If the movement has a single central purpose, it's to make black Americans (and, indeed, black people the world over, whenever possible) totally and unapologetically proud of their cultural heritage(s).  One of the most commonly recited mantras of African-American activists of the late '60s and '70s was "black is beautiful," an idea unexplorable to black Americans of previous decades. 

There are several key underlying beliefs for the black cultural movement.  The first is that art and politics are inseparable -- that great art is born from political strife and can actually be an important tool for raising consciousness about the social problems people deal with.  It's not that this is an especially original idea in the late 1960's: writers like Frank Norris and Upton Sinclair had believed back at the start of the twentieth century that art could help bring about a socialist workers' revolution, and their own novels (e.g. The Octopus and The Jungle, respectively) had tried, with mixed results, to instigate such movements in the U.S.  In the 1960s, though, black writers and artists bring this idea of the marriage of art and political change roaring back again, arguably to greater effect than the socialists ever did. 

A second underlying supposition of the black cultural movement pertains to "black nationalism," as it came to be called -- a doctrine holding that if, in fact, black people have only generally suffered by their exposure to white society, they should keep a separate society having as little contact as possible with whites.  This belief, powerfully expressed in the politics of the Black Panthers and the sermons of Malcolm X (the early Malcolm X, at least), was deeply contrary to the "integrationist" agenda of many American Civil Rights supporters (Dr. King included) and was descended from the ideas of Marcus Garvey, an African-American intellectual who suggested in the 1920s that black Americans move to Africa to found a new black-only nation.  In any event, much art by black Americans in the 1960's deals in some way with this notion that separatism is preferable to integration, and that black people will be better off if they avoid the dominant white culture and rid their minds of the imperialist myths and standards white society has filled them with. 

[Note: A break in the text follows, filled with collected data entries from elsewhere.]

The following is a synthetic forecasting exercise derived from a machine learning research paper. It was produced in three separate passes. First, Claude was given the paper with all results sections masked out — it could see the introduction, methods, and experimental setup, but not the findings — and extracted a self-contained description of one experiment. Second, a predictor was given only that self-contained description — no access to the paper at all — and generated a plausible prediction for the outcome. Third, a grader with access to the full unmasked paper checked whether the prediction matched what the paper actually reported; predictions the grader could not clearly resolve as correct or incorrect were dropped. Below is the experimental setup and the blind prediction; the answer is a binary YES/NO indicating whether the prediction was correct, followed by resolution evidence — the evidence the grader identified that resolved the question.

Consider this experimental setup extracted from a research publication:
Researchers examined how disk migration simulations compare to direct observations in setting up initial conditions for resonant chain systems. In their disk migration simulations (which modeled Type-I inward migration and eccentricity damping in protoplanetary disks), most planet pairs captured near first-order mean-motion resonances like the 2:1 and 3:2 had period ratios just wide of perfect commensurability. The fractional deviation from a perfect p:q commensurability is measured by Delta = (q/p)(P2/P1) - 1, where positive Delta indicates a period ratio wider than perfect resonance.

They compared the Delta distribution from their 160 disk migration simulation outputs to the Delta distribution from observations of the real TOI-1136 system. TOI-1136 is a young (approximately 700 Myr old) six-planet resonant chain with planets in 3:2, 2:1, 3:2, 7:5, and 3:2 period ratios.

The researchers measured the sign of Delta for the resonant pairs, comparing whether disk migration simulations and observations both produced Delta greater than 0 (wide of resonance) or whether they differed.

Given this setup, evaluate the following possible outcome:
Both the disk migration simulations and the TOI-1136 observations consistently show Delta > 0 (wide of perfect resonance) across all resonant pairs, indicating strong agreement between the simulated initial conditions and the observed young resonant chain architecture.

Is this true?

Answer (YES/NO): NO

A third key belief is that there's something fundamentally, irreducibly black about black people's art and culture, even if that "something" is hard to name or pin down.  If European-descended culture is often a bit prim and repressed, African-descended culture will be more sensual ("funky," Toni Morrison would say).  If European-derived art is shaped by restrictions of form and propriety, made into definitive, finalized "texts," then African-derived art is looser, freer, more improvisational, and closer to an oral tradition that never totally fixes or finalizes artworks.  (You could think, for instance, of the difference between European classical music and American jazz.)  If this is true -- if there is something different about black perception, black art, black culture, black language -- then only black forms of music, language, dance, painting, etc., are capable of expressing the black mind.  It's only fitting, then, many black thinkers from this movement say, that black artists use black language and art forms in their works, no matter how improper or unacceptable a white art establishment might proclaim them to be.